13 of the theory of planned behavior, studi tersebut menguji kualitas hubungan orangtua-anak, kontrol psikologis, kontrol ketegasan, pengetahuan orangtua, status merokok orangtua, sikap, norma subyektif dan self efficacy. Hasil penelitian menemukan bahwa sikap positif terhadap rokok, self efficacy yang rendah dan perceived behavior control yang tinggi akan norma sosial untuk merokok secara signifikan berhubungan dengan tingginya intensi merokok. Kualitas hubungan orangtua-anak dan pengetahuan orangtua yang baik berhubungan dengan sikap negatif terhadap rokok dan berhubungan dengan self efficacy yang tinggi untuk tidak merokok, namun apabila salah satu orangtua mereka merokok, maka menimbulkan sikap positif terhadap rokok. Llyod Richardson dkk (2002) meneliti mengenai pengaruh psikologis dan sosial dalam tahapan intensi merokok pada remaja yang salah satunya menguji variabel intrapersonal, keluarga, teman sebaya, depresi, kenakalan remaja dan penggunaan alkohol secara signifikan berpengaruh terhadap tahapan intensi merokok, yaitu dari tahapan tidak pernah mencoba rokok ke tahapan coba-coba, sehingga pada penelitian ini ditemukan bahwa penggunakan alkohol lebih menyebabkan munculnya perilaku merokok dibandingkan dengan pengaruh teman. Penelitian tersebut juga menemukan bahwa faktor-faktor depresi, kenakalan remaja dan keadaan teman yang merokok juga meningkatkan tahapan intensi merokok pada remaja. Selain itu hasil penelitian juga menyatakan bahwa teman sebaya tidak memberikan pengaruh terhadap awal munculnya perilaku merokok, namun memberikan pengaruh bagi remaja untuk berada di tahap

14 perokok regular, yaitu tahapan dimana remaja menjadi terbiasa untuk merokok dalam kehidupan sehari-hari. Penelitian lainnya juga dilakukan oleh Rudi & Kamsih (2007) yang berjudul Sikap terhadap perilaku merokok dan kontrol diri dengan intensi berhenti merokok. Penelitian ini membahas tentang adanya sikap negatif dan positif tentang merokok akan menimbulkan intensi untuk berhenti merokok, dimana adanya penilaian bahwa merokok sebagai tindakan yang negatif dan membahayakan kesehatan pribadi dan orang lain maka intensi berhenti merokok akan semakin tinggi. Sebaliknya sikap positif terhadap perilaku merokok akan memprediksi bahwa intensi berhenti merokok juga semakin rendah. Dijelaskan pula dalam penelitian tersebut bahwa kontrol diri berkorelasi positif dengan intensi berhenti merokok, yang artinya semakin tinggi kontrol diri yang dimiliki oleh seseorang maka intensi berhenti merokoknya akan cenderung semakin tinggi. Sebaliknya semakin rendah kontrol diri seseorang maka intensi berhenti merokoknya akan cenderung semakin rendah. Adapun Peneliti lain yang membahas tentang intensi berhenti merokok dilakukan juga oleh Lizam, Prabandari dan Kumara (2009) dengan judul penelitian Meningkatkan Sikap positif terhadap perilaku tidak merokok dan intensi untuk berhenti merokok melalui pelatihan. Dalam penelitian ini terbukti bahwa terjadi perubahan sikap positif terhadap perilaku tidak merokok dan adanya intensi untuk berhenti merokok setelah diberi perlakuan dengan pelatihan kecerdasan emosional.

» **DATA**
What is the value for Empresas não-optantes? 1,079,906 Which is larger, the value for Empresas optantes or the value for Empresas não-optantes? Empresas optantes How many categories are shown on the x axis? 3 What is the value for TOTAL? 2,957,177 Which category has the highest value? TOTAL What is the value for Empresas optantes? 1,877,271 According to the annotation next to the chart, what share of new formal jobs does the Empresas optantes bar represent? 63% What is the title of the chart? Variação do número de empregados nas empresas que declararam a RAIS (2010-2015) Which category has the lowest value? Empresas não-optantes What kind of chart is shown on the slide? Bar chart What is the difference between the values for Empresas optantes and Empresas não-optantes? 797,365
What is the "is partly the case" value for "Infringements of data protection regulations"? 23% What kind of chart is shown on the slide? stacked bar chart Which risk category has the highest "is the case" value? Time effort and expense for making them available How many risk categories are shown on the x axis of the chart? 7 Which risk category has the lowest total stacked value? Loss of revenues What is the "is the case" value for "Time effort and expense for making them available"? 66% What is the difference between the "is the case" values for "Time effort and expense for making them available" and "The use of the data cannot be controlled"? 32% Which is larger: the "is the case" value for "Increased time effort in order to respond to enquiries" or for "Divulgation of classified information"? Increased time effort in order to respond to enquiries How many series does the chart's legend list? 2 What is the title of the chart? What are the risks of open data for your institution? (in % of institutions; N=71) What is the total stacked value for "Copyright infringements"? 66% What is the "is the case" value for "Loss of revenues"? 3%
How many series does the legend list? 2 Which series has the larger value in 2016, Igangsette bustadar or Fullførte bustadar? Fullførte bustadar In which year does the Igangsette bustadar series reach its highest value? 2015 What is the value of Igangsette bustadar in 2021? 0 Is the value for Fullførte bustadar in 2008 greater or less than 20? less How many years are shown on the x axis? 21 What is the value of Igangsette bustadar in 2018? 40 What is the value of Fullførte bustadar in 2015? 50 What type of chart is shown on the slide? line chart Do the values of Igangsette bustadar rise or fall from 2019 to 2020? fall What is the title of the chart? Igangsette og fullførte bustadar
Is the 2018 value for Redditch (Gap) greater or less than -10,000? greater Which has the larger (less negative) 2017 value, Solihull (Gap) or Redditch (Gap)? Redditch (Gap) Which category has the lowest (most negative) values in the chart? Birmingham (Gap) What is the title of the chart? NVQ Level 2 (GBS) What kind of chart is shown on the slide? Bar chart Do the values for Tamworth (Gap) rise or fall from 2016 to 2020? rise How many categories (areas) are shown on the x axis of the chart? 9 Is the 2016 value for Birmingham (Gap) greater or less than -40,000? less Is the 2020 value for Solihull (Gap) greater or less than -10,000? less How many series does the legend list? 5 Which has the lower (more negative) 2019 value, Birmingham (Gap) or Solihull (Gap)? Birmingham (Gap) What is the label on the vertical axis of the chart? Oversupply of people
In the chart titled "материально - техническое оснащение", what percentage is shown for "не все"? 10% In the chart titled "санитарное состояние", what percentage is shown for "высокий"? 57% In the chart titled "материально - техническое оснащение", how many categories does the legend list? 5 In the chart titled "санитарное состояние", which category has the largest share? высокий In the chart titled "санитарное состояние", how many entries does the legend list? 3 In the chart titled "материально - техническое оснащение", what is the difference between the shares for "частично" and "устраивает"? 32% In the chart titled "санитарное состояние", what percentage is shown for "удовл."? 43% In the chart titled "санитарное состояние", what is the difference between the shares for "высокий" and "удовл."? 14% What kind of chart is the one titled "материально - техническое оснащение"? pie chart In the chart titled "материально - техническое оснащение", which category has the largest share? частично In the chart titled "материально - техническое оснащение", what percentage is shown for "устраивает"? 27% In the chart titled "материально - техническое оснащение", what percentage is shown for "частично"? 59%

» **TUGAS DAN LATIHAN**
A - Jawab pertanyaan berikut berdasarkan kutipan tentang penelitian perilaku merokok.
(i) Menurut penelitian Llyod Richardson dkk (2002), mana yang lebih menyebabkan munculnya perilaku merokok: penggunaan alkohol atau pengaruh teman?
(ii) Menurut penelitian Rudi & Kamsih (2007), bagaimana hubungan kontrol diri dengan intensi berhenti merokok?
(iii) Perlakuan apa yang diberikan dalam penelitian Lizam, Prabandari dan Kumara (2009)?
B - Lanjutkan kutipan tentang penelitian perilaku merokok, mulai setelah kalimat terakhirnya.

» **DAFTAR JAWABAN**
A -
(i) Penggunaan alkohol.
(ii) Kontrol diri berkorelasi positif dengan intensi berhenti merokok.
(iii) Pelatihan kecerdasan emosional.

B -
15 Dalam penelitian yang peneliti lakukan ini meski masih dalam fokus yang sama yaitu, masalah intensi akan tetapi menitikberatkan pada intensi berhenti merokok yang diprediktor oleh dukungan teman sebaya dan kontrol diri dalam perilaku merokok. Penelitian ini akan melibatkan siswa remaja (remaja SLTA) sebagai subyek penelitian sebagaimana fenomena yang saat ini marak terjadi hampir diseluruh Indonesia yaitu meningkatnya berbagai masalah dengan perilaku merokok pada remaja usia sekolah. Hal ini tentu saja berbeda dengan penelitian-penelitian sebelumnya, terutama pada pemilihan variabel bebas, yaitu dukungan teman sebaya dan kontrol diri dalam perilaku merokok dan populasi penelitian, yaitu siswa SLTA sebagai perokok remaja.